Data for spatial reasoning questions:
________
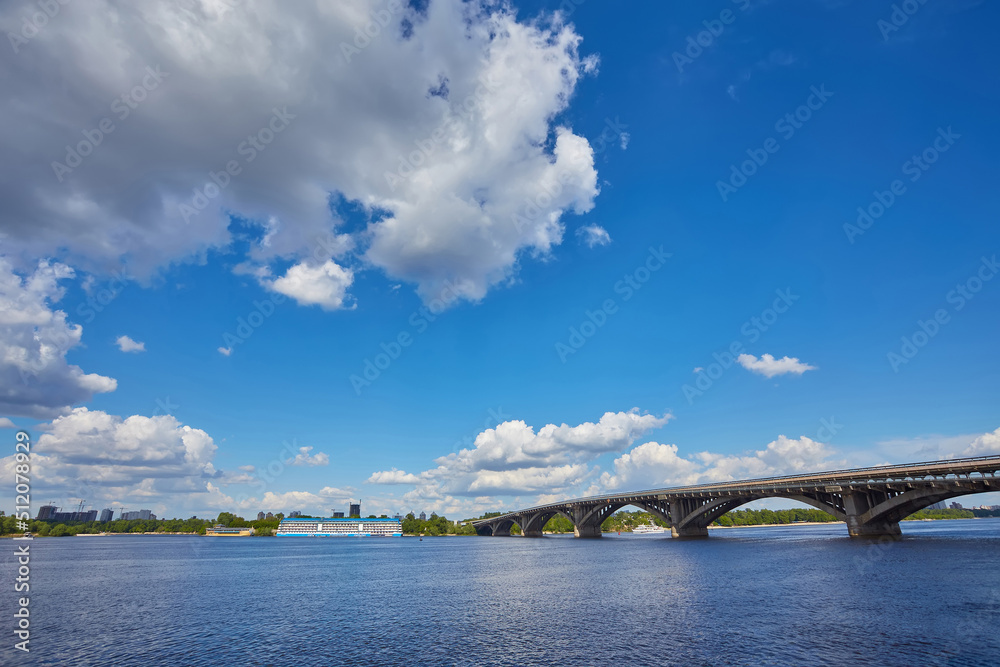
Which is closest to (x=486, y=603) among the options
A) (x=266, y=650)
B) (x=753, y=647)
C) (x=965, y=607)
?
(x=266, y=650)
________
◆ Exercise
Please give the lines of the records above as a Markdown table with the columns Row and Line, numbering each row and omitting blank lines. Leave the pictures out of the table.

◆ Task answer
| Row | Line |
|---|---|
| 1 | Which is closest to (x=486, y=603) among the options |
| 2 | A) (x=266, y=650) |
| 3 | B) (x=753, y=647) |
| 4 | C) (x=965, y=607) |
| 5 | ? |
| 6 | (x=266, y=650) |